Wie sehen Sie denn die Zukunft Ihres Hauses und Ihre persönlichen Ziele für die kommenden Jahre?

Koller: Unsere Position in der Schweiz und auf dem Kunstmarkt generell ist gut, und somit habe ich keine grundlegende Änderung der Ausrichtung vor. Das heisst aber nicht, dass wir nicht international, durch die IA, wachsen möchten. Vor allem geht es mir um die Qualitätssteigerung von unseren Objekten, unseren Dienstleistungen und den Abläufen. Was meine persönlichen Ziele betrifft, so sehe ich mich am richtigen Ort. Ich bin so verwachsen mit diesem Haus, dass ich hier weiterkommen will. Es gibt ja immer wieder Spannendes und Neues zu entdecken. Ich bin jung und Enthusiast, und es beflügelt, wenn man Erfolg hat.

Nächste Auktionen: 14. und 15. November 2004 in Genf und 6. bis 11. Dezember 2004 in Zürich.



International Auctioneers SA (IA)

Gründung: 1993 zunächst als loser Verband unabhängiger Auktionshäuser

Mitglieder der IA: Galerie Koller, Zürich; Artcurial Briest Poulain Le Fur, Paris; GMAI Auctentia, Madrid, Zürich, New Jersey, Hongkong; Swann, New York; Dorotheum, Wien; Bukowskis, Stockholm; Finarte Semenzato, Mailand, Venedig, Rom; Lempertz, Köln.

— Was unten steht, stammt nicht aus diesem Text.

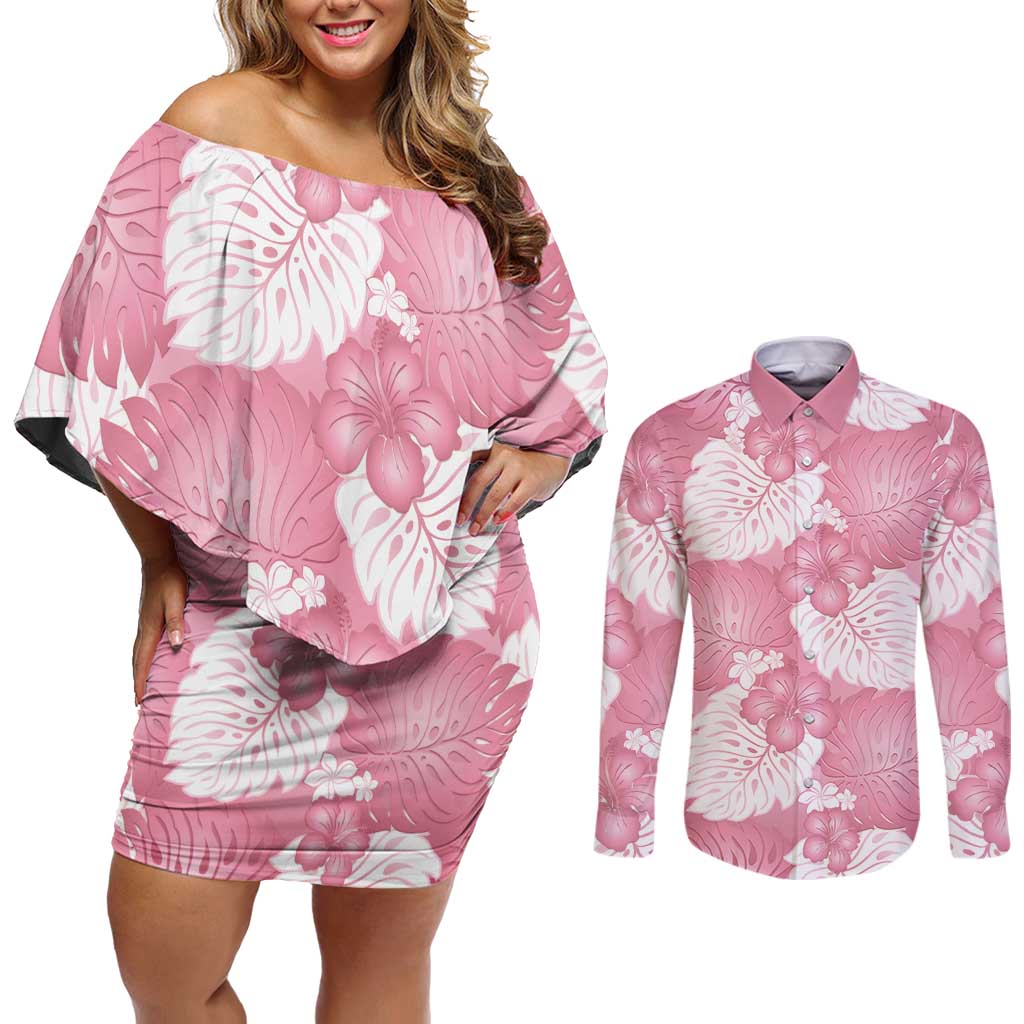 Pink Aloha Hawaii Couples Matching Off Shoulder Short Dress and Long Sleeve Button Shirt Monstera Hibiscus Plumeria Seamless Vibes LT14 Pink - Polynesian Pride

Auktionen: Rund 800 Auktionen jährlich

Publikation: «International Auctioneers Magazine»



Profil

Name: Cyril Koller

Funktion: Kunstunternehmer und Mitinhaber der Galerie Koller AG

Alter: 37

Wohnort: Küsnacht

Familie: Verheiratet, vier Töchter

Studium: Kunstgeschichte an der Universität Zürich

Karriere:

Seit 1992 innerhalb des Familienunternehmens tätig

Seit 1998 CEO der Firma Galerie Koller

Seit 2003 Präsident der International Auctioneers SA

Firma:

1958 wurde die Galerie Koller von Pierre Koller in Zürich eröffnet. Nach Erwerb eines grösseren Nachlasses fing Koller 1960 als Auktionator an und etablierte die Galerie unter Beibehaltung des Namens als Auktionshaus. 1974 expandierte das Haus in die Westschweiz (Schloss Lucens) und von dort 1980 nach Genf. 1991 verlegte die Galerie Koller AG ihren Hauptsitz aus dem Zentrum von Zürich an die Hardturmstrasse. Heute besteht neben der Galerie Koller die Galerie Koller West (preisgünstiges Segment). Repräsentanten hat Koller in München, Brüssel und Liechtenstein.